STUDY TEXT: Begin
This is great for pure computation, but if your function has a consequential non-idempotent
side effect (e.g. charging the customer's credit card), your function will need to provide
its own protection against duplicates. One possible approach is to compose and use an
idempotency key that includes the id of the execution and the node's name.

## Options

- `:f_on_save` — see [`f_on_save` callbacks](`Journey#module-f_on_save-callbacks`).
  On success, `result` is `{:ok, value}` where `value` is what
  `f_compute` returned.

## Computation Retention

By default, all completed computation records are kept in the database. For nodes that
accumulate many computations over time (especially downstream of `tick_recurring` nodes),
you can limit how many are retained:

    compute(:send_summary, deps, &send/1,
      keep_latest_completed_computations: 50
    )

After each successful completion, this deletes older computations beyond the retention
window, while always preserving the 10 oldest successful computations. Set to `:all` to
explicitly keep everything, or `nil` (default) to inherit from the graph-level setting.

Can also be set graph-wide via `Journey.new_graph/4`'s `:keep_latest_completed_computations` option.

# `historian`

Creates a history-tracking node that maintains a chronological log of changes to one or more nodes.

`name` is an atom uniquely identifying this history node.
STUDY TEXT: End
● **EXERCISES TO COMPLETE**:
A. Answer these questions about the Journey documentation excerpt:
(i) What should the idempotency key include?
(ii) When older computations are deleted, how many of the oldest successful computations are always preserved?
(iii) What does `historian` create?
B. Pick up the Journey documentation excerpt after its last sentence and write its next part.
The records that come next have nothing to do with the Journey documentation excerpt.
SOURCE INFORMATION: Begin
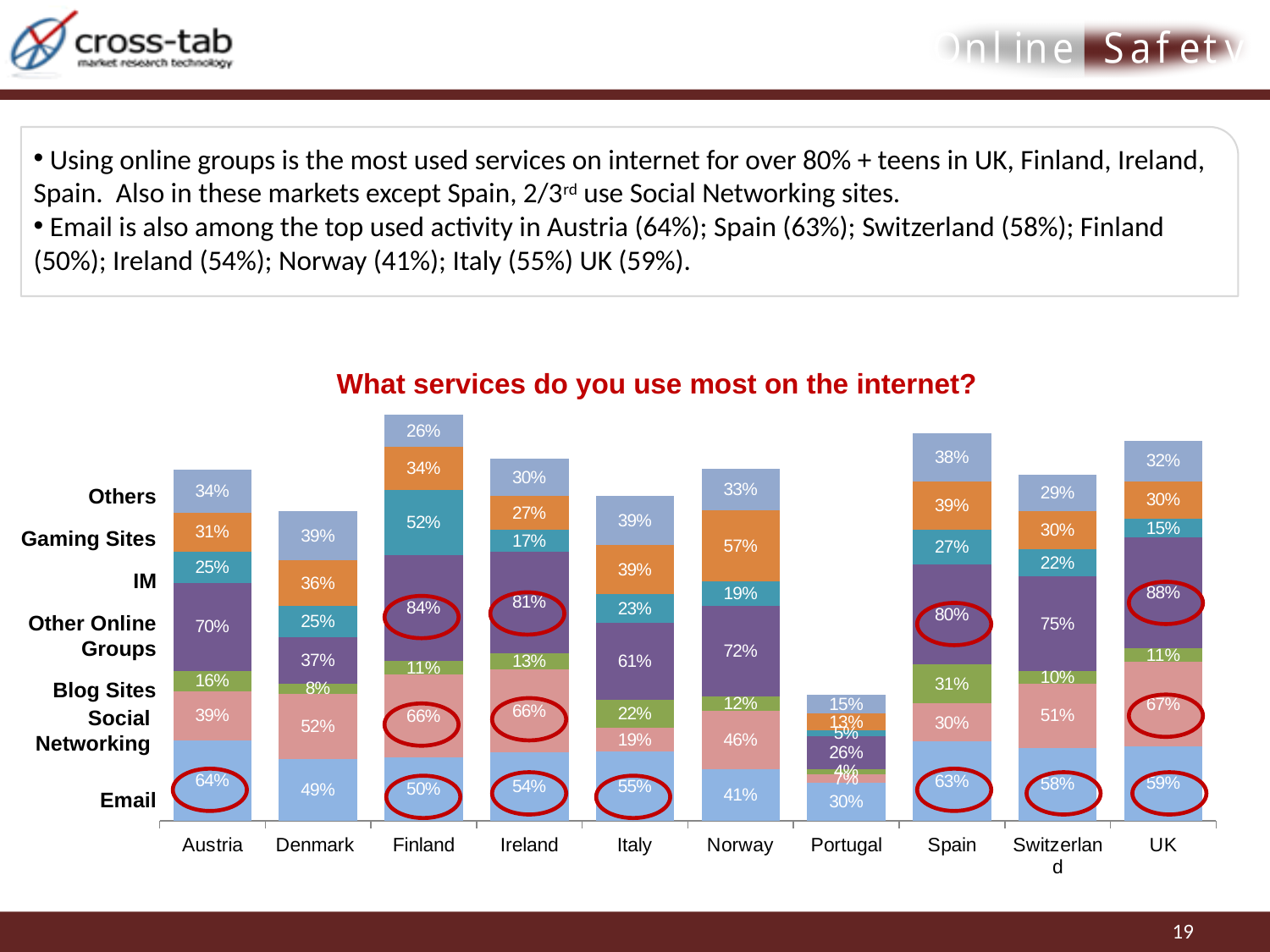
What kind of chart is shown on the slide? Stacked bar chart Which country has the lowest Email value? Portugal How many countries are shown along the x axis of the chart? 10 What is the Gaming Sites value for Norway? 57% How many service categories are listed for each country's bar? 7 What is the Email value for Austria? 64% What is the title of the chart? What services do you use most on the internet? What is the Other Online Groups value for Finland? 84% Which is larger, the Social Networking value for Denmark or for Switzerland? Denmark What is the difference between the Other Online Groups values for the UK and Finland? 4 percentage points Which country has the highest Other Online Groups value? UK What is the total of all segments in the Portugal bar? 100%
SOURCE INFORMATION: End
SOURCE INFORMATION: Begin
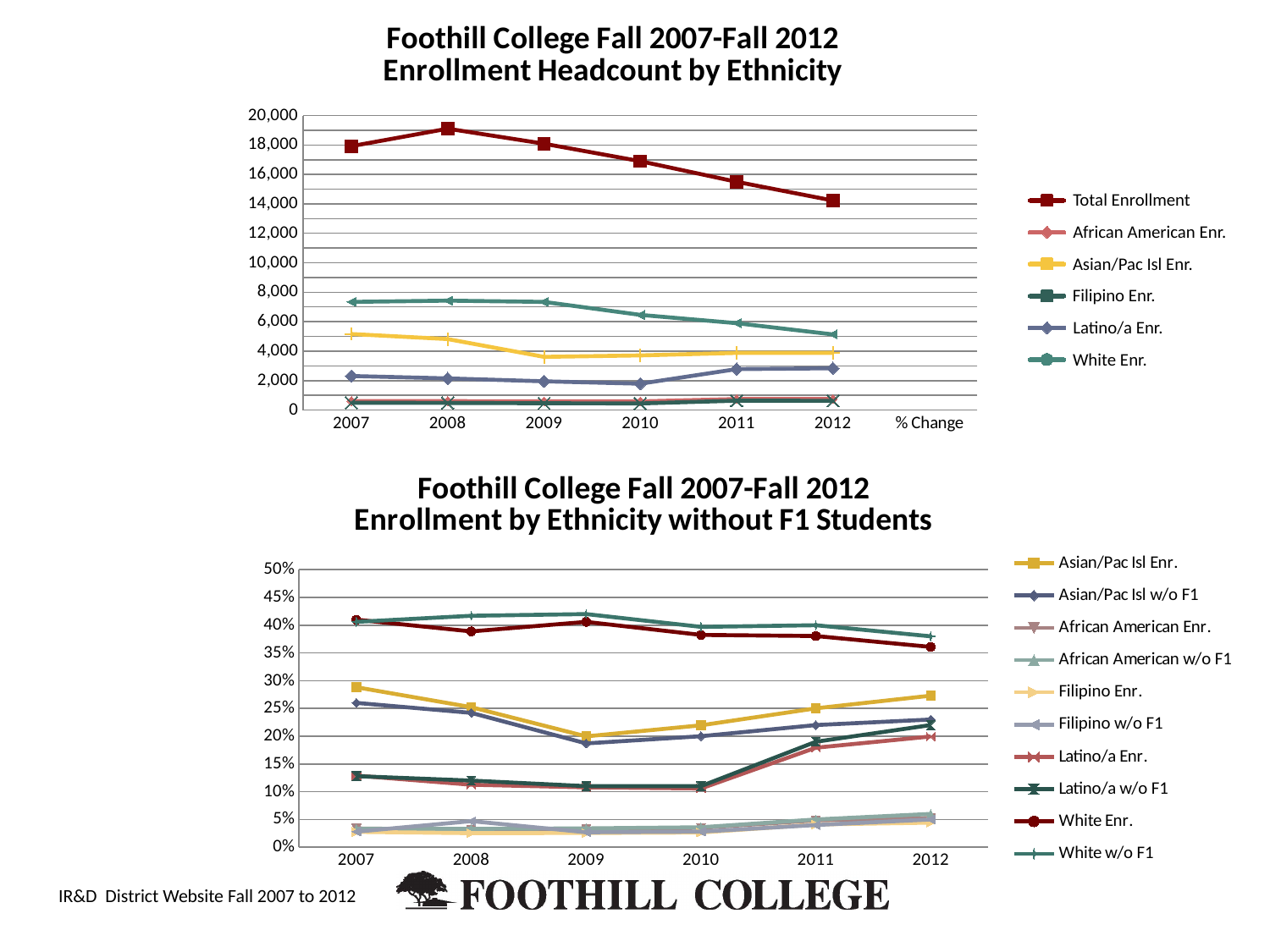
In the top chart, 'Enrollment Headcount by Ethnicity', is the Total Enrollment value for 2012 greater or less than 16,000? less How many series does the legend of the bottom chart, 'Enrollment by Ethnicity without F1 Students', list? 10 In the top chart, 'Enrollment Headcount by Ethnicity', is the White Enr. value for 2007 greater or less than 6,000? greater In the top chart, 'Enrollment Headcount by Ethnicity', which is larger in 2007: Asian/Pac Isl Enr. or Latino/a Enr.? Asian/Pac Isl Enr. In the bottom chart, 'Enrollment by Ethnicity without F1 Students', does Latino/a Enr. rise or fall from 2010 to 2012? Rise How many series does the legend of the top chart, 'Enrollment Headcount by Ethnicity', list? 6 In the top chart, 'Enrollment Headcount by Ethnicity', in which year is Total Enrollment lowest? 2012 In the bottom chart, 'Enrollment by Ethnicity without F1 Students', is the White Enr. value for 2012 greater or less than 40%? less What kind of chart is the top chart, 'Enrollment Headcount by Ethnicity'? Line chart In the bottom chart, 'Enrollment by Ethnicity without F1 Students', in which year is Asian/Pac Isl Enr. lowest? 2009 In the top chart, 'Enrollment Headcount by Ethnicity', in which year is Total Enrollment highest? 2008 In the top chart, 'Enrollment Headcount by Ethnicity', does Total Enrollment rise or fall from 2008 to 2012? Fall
SOURCE INFORMATION: End
● **EXERCISE ANSWERS**:
A.
(i) The id of the execution and the node's name.
(ii) The 10 oldest successful computations.
(iii) A history-tracking node that maintains a chronological log of changes to one or more nodes.

B.
`gated_by` defines which nodes to track. Accepts the same formats as `compute/4`:
  - A single-item list like `[:node_name]` to track one node
  - A list like `[:a, :b]` to track multiple nodes (all must be set)
  - Complex conditions using `unblocked_when/1` (e.g., `unblocked_when({:or, [{:a, &provided?/1}, {:b, &provided?/1}]})`)

The historian will track changes to ALL nodes in the dependency tree and record only those that have changed since the last recording.

## Options
- `:max_entries` (optional) - Maximum number of history entries to keep (FIFO).
  Defaults to 1000. Set to `nil` for unlimited history.
- `:f_on_save` — see [`f_on_save` callbacks](`Journey#module-f_on_save-callbacks`).
  On success, `result` is `{:ok, history}`.

## History Format

The history is returned as a list of entries in **newest-first order** (most recent changes at index 0).
Each entry is a map containing:
- `"value"` - The value of the changed node
- `"node"` - The name of the node (as string)
- `"timestamp"` - Unix timestamp when recorded
- `"metadata"` - Metadata from the node (if any)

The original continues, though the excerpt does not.